■ **Given problem**: Repeat each entry as written, dropping any picture you find.

■ **Task inputs**:
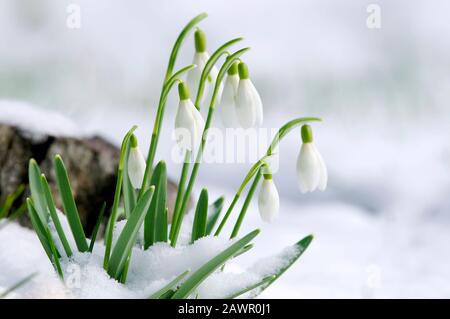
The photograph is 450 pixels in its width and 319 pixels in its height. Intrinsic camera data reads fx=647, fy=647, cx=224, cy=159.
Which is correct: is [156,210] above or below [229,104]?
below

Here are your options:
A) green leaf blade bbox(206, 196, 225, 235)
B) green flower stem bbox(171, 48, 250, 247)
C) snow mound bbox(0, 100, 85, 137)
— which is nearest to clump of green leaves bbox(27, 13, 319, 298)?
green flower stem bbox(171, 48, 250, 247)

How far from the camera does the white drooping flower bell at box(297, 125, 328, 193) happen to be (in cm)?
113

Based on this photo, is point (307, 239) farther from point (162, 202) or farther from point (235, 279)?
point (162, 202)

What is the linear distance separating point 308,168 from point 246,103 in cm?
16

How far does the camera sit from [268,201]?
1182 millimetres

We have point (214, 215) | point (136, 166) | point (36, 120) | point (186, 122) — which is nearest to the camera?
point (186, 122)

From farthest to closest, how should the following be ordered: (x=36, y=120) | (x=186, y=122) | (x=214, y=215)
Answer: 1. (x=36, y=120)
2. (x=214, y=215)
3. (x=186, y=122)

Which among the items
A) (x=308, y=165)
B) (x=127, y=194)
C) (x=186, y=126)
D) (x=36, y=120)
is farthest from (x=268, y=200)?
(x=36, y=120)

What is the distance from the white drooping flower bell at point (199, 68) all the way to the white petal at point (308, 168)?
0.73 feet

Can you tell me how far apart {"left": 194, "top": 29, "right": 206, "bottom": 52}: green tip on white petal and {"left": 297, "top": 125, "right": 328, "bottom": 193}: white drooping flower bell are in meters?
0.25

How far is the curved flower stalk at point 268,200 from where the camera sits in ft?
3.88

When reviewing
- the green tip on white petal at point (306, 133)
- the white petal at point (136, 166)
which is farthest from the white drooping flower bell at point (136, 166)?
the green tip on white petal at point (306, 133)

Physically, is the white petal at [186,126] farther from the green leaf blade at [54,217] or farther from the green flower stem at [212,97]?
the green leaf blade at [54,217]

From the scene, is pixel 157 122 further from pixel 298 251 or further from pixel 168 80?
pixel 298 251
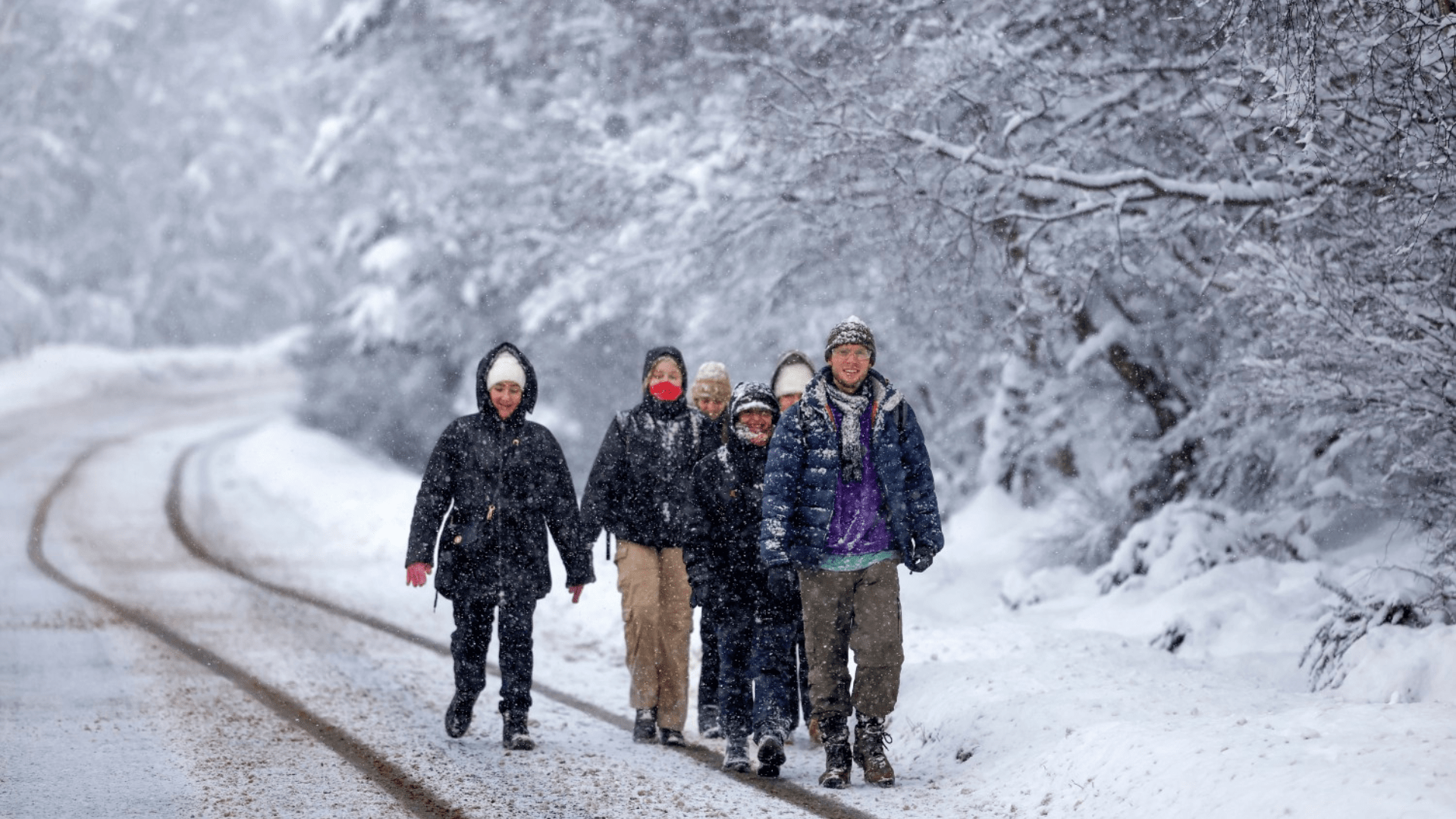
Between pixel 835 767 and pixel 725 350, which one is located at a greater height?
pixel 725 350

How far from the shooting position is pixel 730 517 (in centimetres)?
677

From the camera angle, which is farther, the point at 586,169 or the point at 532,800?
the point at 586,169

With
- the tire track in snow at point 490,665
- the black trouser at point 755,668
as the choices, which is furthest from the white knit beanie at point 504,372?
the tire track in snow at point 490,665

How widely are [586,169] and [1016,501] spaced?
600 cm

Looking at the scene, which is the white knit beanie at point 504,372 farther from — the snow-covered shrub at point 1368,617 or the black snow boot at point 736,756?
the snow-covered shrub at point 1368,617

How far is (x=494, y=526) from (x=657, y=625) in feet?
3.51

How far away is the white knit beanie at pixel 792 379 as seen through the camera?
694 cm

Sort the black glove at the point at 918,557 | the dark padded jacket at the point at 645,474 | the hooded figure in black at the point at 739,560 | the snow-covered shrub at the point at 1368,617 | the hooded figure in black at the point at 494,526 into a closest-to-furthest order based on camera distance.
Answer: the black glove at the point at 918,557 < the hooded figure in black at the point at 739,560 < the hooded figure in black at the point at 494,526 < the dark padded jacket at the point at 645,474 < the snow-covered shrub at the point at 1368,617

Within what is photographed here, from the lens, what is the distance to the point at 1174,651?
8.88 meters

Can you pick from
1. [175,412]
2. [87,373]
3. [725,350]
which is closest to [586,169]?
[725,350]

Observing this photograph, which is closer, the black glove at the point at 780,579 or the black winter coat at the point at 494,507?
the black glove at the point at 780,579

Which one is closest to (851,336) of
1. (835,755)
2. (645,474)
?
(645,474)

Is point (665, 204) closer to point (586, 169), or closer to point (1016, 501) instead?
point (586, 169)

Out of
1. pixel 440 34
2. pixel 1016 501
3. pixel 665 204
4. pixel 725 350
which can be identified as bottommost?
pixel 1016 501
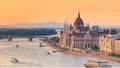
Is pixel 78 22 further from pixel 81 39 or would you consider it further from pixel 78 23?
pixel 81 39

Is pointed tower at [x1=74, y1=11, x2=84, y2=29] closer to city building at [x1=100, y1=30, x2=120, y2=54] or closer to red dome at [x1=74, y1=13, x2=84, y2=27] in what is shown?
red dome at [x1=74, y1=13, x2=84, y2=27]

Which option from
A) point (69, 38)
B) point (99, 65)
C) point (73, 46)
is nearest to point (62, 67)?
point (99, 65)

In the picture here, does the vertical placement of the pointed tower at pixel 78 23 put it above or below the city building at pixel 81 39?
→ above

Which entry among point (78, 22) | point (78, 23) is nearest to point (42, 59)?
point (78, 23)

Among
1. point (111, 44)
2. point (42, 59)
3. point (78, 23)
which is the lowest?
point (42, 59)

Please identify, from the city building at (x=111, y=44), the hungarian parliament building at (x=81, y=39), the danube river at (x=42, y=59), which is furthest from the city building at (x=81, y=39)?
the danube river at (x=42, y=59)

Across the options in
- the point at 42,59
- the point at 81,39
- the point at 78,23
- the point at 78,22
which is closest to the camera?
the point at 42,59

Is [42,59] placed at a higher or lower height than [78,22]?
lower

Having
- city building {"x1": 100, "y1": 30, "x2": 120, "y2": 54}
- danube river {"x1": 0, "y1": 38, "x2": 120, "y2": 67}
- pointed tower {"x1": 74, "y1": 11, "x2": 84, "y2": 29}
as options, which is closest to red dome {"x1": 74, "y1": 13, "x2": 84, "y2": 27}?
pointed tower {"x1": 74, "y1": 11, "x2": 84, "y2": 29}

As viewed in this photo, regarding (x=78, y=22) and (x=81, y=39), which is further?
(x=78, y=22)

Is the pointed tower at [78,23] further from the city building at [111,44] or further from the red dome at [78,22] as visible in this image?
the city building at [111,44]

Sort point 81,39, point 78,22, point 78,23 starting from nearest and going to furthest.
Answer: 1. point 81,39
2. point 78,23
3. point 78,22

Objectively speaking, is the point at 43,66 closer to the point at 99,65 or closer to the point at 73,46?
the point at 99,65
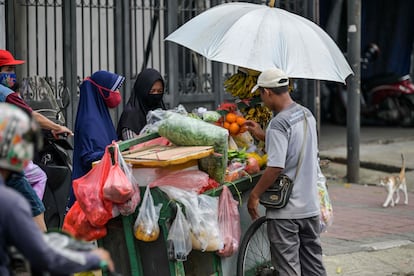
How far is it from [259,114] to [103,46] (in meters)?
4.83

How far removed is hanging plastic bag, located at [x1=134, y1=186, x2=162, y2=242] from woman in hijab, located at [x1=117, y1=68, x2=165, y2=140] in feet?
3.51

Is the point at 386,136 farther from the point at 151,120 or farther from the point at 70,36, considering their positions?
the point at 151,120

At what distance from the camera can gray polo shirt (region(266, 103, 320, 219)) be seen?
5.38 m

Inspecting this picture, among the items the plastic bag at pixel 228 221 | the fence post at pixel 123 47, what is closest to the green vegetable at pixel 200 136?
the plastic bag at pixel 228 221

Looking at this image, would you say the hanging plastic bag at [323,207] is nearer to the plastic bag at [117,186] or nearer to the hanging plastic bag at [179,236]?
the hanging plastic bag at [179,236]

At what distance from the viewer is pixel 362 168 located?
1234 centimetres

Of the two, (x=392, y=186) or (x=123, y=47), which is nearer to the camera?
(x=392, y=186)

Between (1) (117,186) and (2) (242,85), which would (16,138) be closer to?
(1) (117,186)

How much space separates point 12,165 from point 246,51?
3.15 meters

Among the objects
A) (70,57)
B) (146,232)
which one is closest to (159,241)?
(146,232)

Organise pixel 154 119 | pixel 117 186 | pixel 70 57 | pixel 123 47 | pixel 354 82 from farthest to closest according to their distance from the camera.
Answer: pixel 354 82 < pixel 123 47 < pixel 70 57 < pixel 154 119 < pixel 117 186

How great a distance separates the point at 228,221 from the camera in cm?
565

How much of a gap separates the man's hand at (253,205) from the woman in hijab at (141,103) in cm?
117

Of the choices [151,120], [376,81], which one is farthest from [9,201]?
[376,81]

■ **Finished task**:
The photograph is 450 pixels in its width and 319 pixels in its height. Intrinsic camera data reads fx=647, fy=647, cx=224, cy=159.
Which is correct: is [156,210] above or below [229,104]?
below

Here are your options:
A) green leaf blade bbox(206, 196, 225, 235)
B) green flower stem bbox(171, 48, 250, 247)
C) snow mound bbox(0, 100, 85, 137)
— which is nearest to clump of green leaves bbox(27, 13, 319, 298)?
green flower stem bbox(171, 48, 250, 247)

How far from the camera does the white drooping flower bell at box(297, 125, 328, 193) happen to be (in cm)?
113

Based on this photo, is point (307, 239) farther from point (162, 202) or farther from point (235, 279)?
point (162, 202)

What is the linear distance separating point 308,168 from point 246,103 in cm?
16

How far does the camera sit from [268,201]?
1182 millimetres

We have point (214, 215) | point (136, 166) | point (36, 120) | point (186, 122) — which is nearest to the camera?
point (186, 122)

From farthest to closest, how should the following be ordered: (x=36, y=120) | (x=186, y=122) | (x=214, y=215)
Answer: 1. (x=36, y=120)
2. (x=214, y=215)
3. (x=186, y=122)

Which among the items
A) (x=308, y=165)
B) (x=127, y=194)
C) (x=186, y=126)
D) (x=36, y=120)
is farthest from (x=268, y=200)?
(x=36, y=120)

What is the distance from the white drooping flower bell at point (199, 68) all the way to the white petal at point (308, 168)?
0.73 feet

Can you tell me how far apart {"left": 194, "top": 29, "right": 206, "bottom": 52}: green tip on white petal and {"left": 297, "top": 125, "right": 328, "bottom": 193}: white drooping flower bell are in meters?
0.25

How far is the curved flower stalk at point 268,200 from where the camera sits in ft?
3.88

When reviewing
- the green tip on white petal at point (306, 133)
- the white petal at point (136, 166)
which is farthest from the white drooping flower bell at point (136, 166)?
the green tip on white petal at point (306, 133)

Physically, is the white petal at [186,126] farther from the green leaf blade at [54,217] or farther from the green flower stem at [212,97]?
the green leaf blade at [54,217]

From the scene, is pixel 157 122 further from pixel 298 251 or further from pixel 168 80?
pixel 298 251
Between pixel 835 767 and pixel 725 350, which one is located at a greater height?
pixel 725 350

How far from the shooting position is pixel 730 517 (in centimetres)?
677

From the camera angle, which is farther, the point at 586,169 or the point at 532,800?
the point at 586,169

With
- the tire track in snow at point 490,665
- the black trouser at point 755,668
as the choices, which is furthest from the white knit beanie at point 504,372?
the tire track in snow at point 490,665

How widely are [586,169] and [1016,501] spaced?
600 cm

Looking at the scene, which is the white knit beanie at point 504,372 farther from — the snow-covered shrub at point 1368,617 or the black snow boot at point 736,756?
the snow-covered shrub at point 1368,617

How far is (x=494, y=526) from (x=657, y=625) in feet?
3.51

How far away is the white knit beanie at pixel 792 379 as seen through the camera?
694 cm

Sort the black glove at the point at 918,557 | the dark padded jacket at the point at 645,474 | the hooded figure in black at the point at 739,560 | the snow-covered shrub at the point at 1368,617 | the hooded figure in black at the point at 494,526 into a closest-to-furthest order based on camera distance.
Answer: the black glove at the point at 918,557 < the hooded figure in black at the point at 739,560 < the hooded figure in black at the point at 494,526 < the dark padded jacket at the point at 645,474 < the snow-covered shrub at the point at 1368,617

Within what is photographed here, from the lens, what is the distance to the point at 1174,651?
8.88 meters

Can you pick from
1. [175,412]
2. [87,373]
3. [725,350]
which is closest to [586,169]?
[725,350]

Observing this photograph, which is closer, the black glove at the point at 780,579 or the black winter coat at the point at 494,507?
the black glove at the point at 780,579

Which one is closest to (851,336) of
1. (835,755)
2. (645,474)
?
(645,474)

Is point (665, 204) closer to point (586, 169), or closer to point (1016, 501) instead?
point (586, 169)

Out of
1. pixel 440 34
2. pixel 1016 501
3. pixel 665 204
4. pixel 725 350
which can be identified as bottommost?
pixel 1016 501
Is pixel 78 22 further from pixel 81 39 or would you consider it further from pixel 78 23?
pixel 81 39

Is pointed tower at [x1=74, y1=11, x2=84, y2=29] closer to city building at [x1=100, y1=30, x2=120, y2=54] or closer to red dome at [x1=74, y1=13, x2=84, y2=27] in what is shown?
red dome at [x1=74, y1=13, x2=84, y2=27]

Which option from
A) point (69, 38)
B) point (99, 65)
C) point (73, 46)
is nearest to point (62, 67)?
point (99, 65)

In the picture here, does the vertical placement of the pointed tower at pixel 78 23 put it above or below the city building at pixel 81 39?
→ above

Which entry among point (78, 22) | point (78, 23) is nearest to point (42, 59)?
point (78, 23)

Among
1. point (111, 44)
2. point (42, 59)
3. point (78, 23)
which is the lowest?
point (42, 59)

Please identify, from the city building at (x=111, y=44), the hungarian parliament building at (x=81, y=39), the danube river at (x=42, y=59), which is furthest from the city building at (x=81, y=39)?
the danube river at (x=42, y=59)

Across the options in
- the point at 42,59
- the point at 81,39
- the point at 78,23
- the point at 78,22
which is closest to the camera?
the point at 42,59

Is [42,59] placed at a higher or lower height than [78,22]?
lower

Having
- city building {"x1": 100, "y1": 30, "x2": 120, "y2": 54}
- danube river {"x1": 0, "y1": 38, "x2": 120, "y2": 67}
- pointed tower {"x1": 74, "y1": 11, "x2": 84, "y2": 29}
as options, which is closest to red dome {"x1": 74, "y1": 13, "x2": 84, "y2": 27}?
pointed tower {"x1": 74, "y1": 11, "x2": 84, "y2": 29}

As viewed in this photo, regarding (x=78, y=22) and (x=81, y=39), which is further?
(x=78, y=22)

Is the pointed tower at [78,23] further from the city building at [111,44] or further from the red dome at [78,22] as visible in this image?
the city building at [111,44]

Sort point 81,39, point 78,22, point 78,23 starting from nearest and going to furthest.
Answer: 1. point 81,39
2. point 78,23
3. point 78,22

Objectively speaking, is the point at 43,66 closer to the point at 99,65 or closer to the point at 73,46?
the point at 99,65
How far is it from [259,114] to [103,46] (in meters)?
4.83

How far removed is hanging plastic bag, located at [x1=134, y1=186, x2=162, y2=242] from woman in hijab, located at [x1=117, y1=68, x2=165, y2=140] in feet?
3.51

Is the point at 386,136 farther from the point at 151,120 or farther from the point at 70,36, considering their positions?
the point at 151,120

At what distance from the camera can gray polo shirt (region(266, 103, 320, 219)) be seen?
5.38 m

Inspecting this picture, among the items the plastic bag at pixel 228 221 | the fence post at pixel 123 47, what is closest to the green vegetable at pixel 200 136?
the plastic bag at pixel 228 221

Looking at this image, would you say the hanging plastic bag at [323,207] is nearer to the plastic bag at [117,186] or nearer to the hanging plastic bag at [179,236]?
the hanging plastic bag at [179,236]

At what distance from the viewer is pixel 362 168 located?
1234 centimetres

Of the two, (x=392, y=186) or (x=123, y=47), which is nearer to the camera?
(x=392, y=186)

Between (1) (117,186) and (2) (242,85), which would (16,138) be closer to?
(1) (117,186)

How much space separates point 12,165 from point 246,51?
3.15 meters

Among the objects
A) (70,57)
B) (146,232)
which one is closest to (159,241)?
(146,232)

Organise pixel 154 119 | pixel 117 186 | pixel 70 57 | pixel 123 47 | pixel 354 82 from farthest to closest according to their distance from the camera.
Answer: pixel 354 82 < pixel 123 47 < pixel 70 57 < pixel 154 119 < pixel 117 186

How great a distance separates the point at 228,221 from the camera in cm?
565

How much of a gap separates the man's hand at (253,205) from the woman in hijab at (141,103) in cm?
117

Of the choices [151,120], [376,81], which one is farthest from [9,201]?
[376,81]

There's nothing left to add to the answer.